Selected passage —
####################
When people meet my mother for the first time, there are three things that they invariably comment on: how she carries herself, her hair, and her eyes.
My mom is the poster child for good posture. She has that beautiful, straight backed look that makes you think of balanced invisible books on her head. Her walk is like an announcement of who she is: confident, purposeful, and strong, but with a joyful spring to it. There is a line from a Turgenev novella--Spring Torrents--that describes a character's walk as "[she] walks as if she is bringing your life's happiness to you", and I think every man and possibly every woman my mom has ever walked to would agree with the sentiment where she is concerned.
Good hair is a genetic predisposition in my mom's family; there is not one person who has not had an excellent head of one. Even here, though, my mom stands out, because there never is a hair out of place, from the second she gets up in the morning to the second she lays down at night. I can't recall, for as long as I can remember, anytime when my mom's hair didn't look just perfect. I don't necessarily mean coiffed, although my mom ensures her hair has the right curl and bounce in it with the those soft sponge rollers* that somehow magically make their way to her head without anyone ever being the wise. I mean that her hair simply always looks right, even when there is a gusty wind blowing through it or it's pelted with rain.
*(My Aunt P.--my mom's oldest sister [who is six years younger than her] once said that my mom never goes anywhere without her curlers, an iron, and her lipstick. Left at that, she makes my mom sound like someone who just cares terribly about looking good. The fact is my mom's a terrifically smart, astute, and successful doctor and business woman who cares terribly about not looking slovenly--and that's a completely different thing to care about.)
####################
Records —

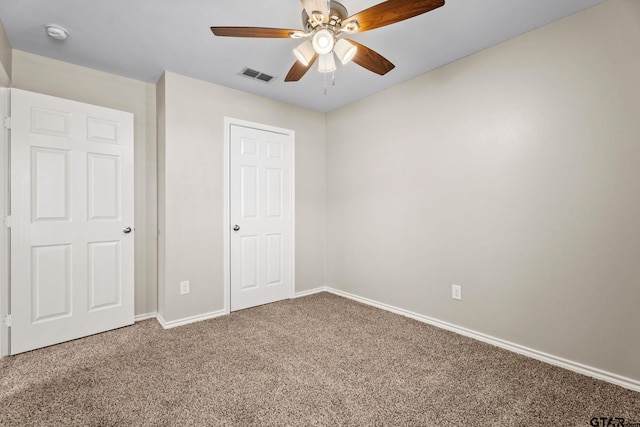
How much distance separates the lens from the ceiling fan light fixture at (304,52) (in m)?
1.91

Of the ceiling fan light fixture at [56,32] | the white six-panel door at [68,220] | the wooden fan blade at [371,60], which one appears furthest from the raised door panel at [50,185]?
the wooden fan blade at [371,60]

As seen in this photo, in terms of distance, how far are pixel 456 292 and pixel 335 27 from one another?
2357mm

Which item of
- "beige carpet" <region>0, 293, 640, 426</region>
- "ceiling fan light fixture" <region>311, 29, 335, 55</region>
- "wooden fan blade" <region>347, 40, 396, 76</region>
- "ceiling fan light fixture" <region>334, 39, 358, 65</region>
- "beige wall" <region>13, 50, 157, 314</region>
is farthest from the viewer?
"beige wall" <region>13, 50, 157, 314</region>

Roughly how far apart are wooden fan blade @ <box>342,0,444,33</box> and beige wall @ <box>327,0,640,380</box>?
4.26 ft

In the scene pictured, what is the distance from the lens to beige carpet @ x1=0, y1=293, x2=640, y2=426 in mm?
1604

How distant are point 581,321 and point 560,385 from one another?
1.54ft

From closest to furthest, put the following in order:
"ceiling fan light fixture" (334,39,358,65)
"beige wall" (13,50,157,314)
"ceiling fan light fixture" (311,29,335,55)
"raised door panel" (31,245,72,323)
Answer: "ceiling fan light fixture" (311,29,335,55) → "ceiling fan light fixture" (334,39,358,65) → "raised door panel" (31,245,72,323) → "beige wall" (13,50,157,314)

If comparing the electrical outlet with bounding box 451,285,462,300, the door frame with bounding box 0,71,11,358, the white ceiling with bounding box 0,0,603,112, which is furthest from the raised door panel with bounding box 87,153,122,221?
the electrical outlet with bounding box 451,285,462,300

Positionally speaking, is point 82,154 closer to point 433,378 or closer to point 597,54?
point 433,378

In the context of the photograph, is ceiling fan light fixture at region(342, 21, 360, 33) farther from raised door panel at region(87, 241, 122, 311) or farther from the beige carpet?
raised door panel at region(87, 241, 122, 311)

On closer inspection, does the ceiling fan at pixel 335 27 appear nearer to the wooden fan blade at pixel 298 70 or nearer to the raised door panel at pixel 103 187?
the wooden fan blade at pixel 298 70

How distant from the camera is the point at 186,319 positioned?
296cm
####################
Your task — Can you transcribe the passage about the writer's mother, starting at "When people meet" and ending at "and her eyes."? The items aren't needed for this.

Written response —
When people meet my mother for the first time, there are three things that they invariably comment on: how she carries herself, her hair, and her eyes.